* Ausgangstext
★ ★ ★ ★ ★ ★ ★
Thursday, 3 June 2010

Piraten als Umweltaktivisten?


Inzwischen ist der Kampf wieder aus dem medialen Fokus. Das heißt natürlich nicht, dass sich die Lage beruhigt hat. Hier eine Übersicht über die "Attacken" in 2010.


Folgende Gedanken habe ich schon vor einiger Zeit dazu verfasst. Ist nicht ganz aktuell, aber der Hintergrund ist noch derselbe:

“We got a black hawk down”. Es ist der 3. Oktober 1993. Ein Hubschrauber der US-amerikanischen Armee wird über Mogadischu abgeschossen. Bei dem anschließenden Rettungsversuch sterben 18 amerikanische Soldaten, ihre Leichen werden geschändet. Wenige Tage später sagt der an den Kämpfen beteiligte Sergeant Kevin Cook der New York Times: „Ich sehe nichts in diesem Land, was es wert wäre, dass unsere Leute dafür sterben.“ Und er fügt hinzu: „Das ist ein afrikanisches Problem. Sollen es Afrikaner lösen”. Die Regierung Clinton teilt diese Ansicht und beordert ihre Truppen, die im Rahmen der UN-„Operation Hoffnung“ Somalia stabilisieren sollten, zurück. Somalia versinkt in der Agonie.
★ ★ ★ ★ ★ ★ ★
* Gegebene Daten

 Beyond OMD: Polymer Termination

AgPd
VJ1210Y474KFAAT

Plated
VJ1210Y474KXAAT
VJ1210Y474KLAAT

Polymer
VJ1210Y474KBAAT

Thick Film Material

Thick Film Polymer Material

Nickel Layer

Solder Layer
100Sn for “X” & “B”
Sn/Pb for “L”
★ ★ ★ ★ ★ ★ ★
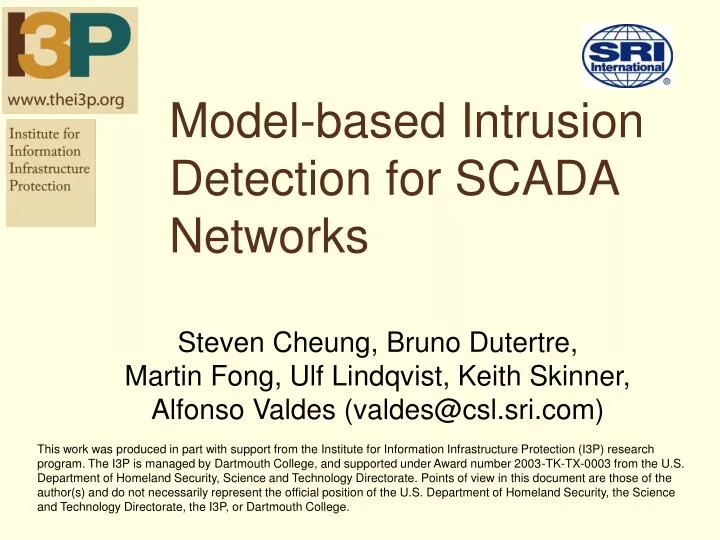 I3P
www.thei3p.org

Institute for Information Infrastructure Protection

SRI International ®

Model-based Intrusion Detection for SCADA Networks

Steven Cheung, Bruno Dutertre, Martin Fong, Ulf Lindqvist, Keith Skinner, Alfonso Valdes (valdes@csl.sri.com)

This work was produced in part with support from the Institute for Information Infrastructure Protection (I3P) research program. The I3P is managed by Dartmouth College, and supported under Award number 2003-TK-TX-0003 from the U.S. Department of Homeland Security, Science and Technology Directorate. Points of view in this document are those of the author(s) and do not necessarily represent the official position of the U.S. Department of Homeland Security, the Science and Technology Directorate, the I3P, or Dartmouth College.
★ ★ ★ ★ ★ ★ ★
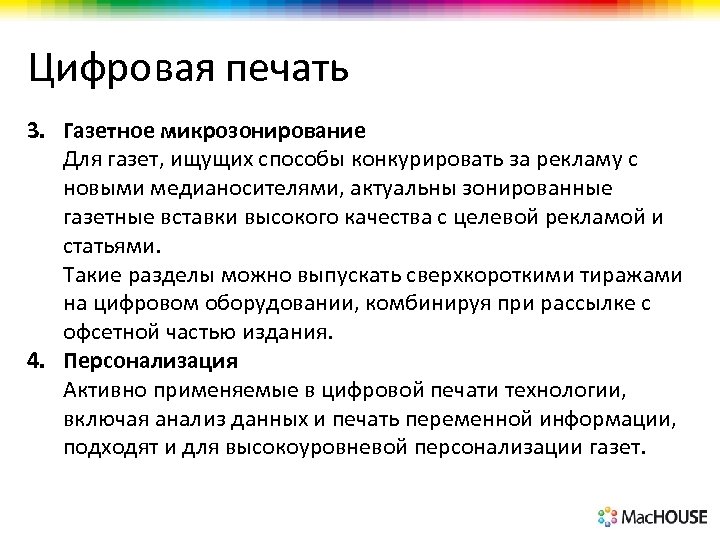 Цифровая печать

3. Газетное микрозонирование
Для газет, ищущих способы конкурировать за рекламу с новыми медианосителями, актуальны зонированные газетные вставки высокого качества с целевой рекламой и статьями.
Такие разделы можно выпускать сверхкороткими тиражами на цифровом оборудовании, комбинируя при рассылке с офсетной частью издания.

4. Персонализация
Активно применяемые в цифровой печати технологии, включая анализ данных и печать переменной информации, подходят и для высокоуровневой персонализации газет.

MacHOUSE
★ ★ ★ ★ ★ ★ ★
* Aufgaben
a) Zitieren Sie wörtlich aus dem Ausgangstext. Beginnen Sie bei den Worten „Folgende Gedanken habe“ und enden Sie nach „in der Agonie.“.
b) Nennen Sie alle Wörter und Wendungen, die im Ausgangstext in Anführungszeichen stehen.

* Lösungen
a)
Folgende Gedanken habe ich schon vor einiger Zeit dazu verfasst. Ist nicht ganz aktuell, aber der Hintergrund ist noch derselbe:

“We got a black hawk down”. Es ist der 3. Oktober 1993. Ein Hubschrauber der US-amerikanischen Armee wird über Mogadischu abgeschossen. Bei dem anschließenden Rettungsversuch sterben 18 amerikanische Soldaten, ihre Leichen werden geschändet. Wenige Tage später sagt der an den Kämpfen beteiligte Sergeant Kevin Cook der New York Times: „Ich sehe nichts in diesem Land, was es wert wäre, dass unsere Leute dafür sterben.“ Und er fügt hinzu: „Das ist ein afrikanisches Problem. Sollen es Afrikaner lösen”. Die Regierung Clinton teilt diese Ansicht und beordert ihre Truppen, die im Rahmen der UN-„Operation Hoffnung“ Somalia stabilisieren sollten, zurück. Somalia versinkt in der Agonie.

b)
- Attacken
- We got a black hawk down
- Ich sehe nichts in diesem Land, was es wert wäre, dass unsere Leute dafür sterben.
- Das ist ein afrikanisches Problem. Sollen es Afrikaner lösen
- Operation Hoffnung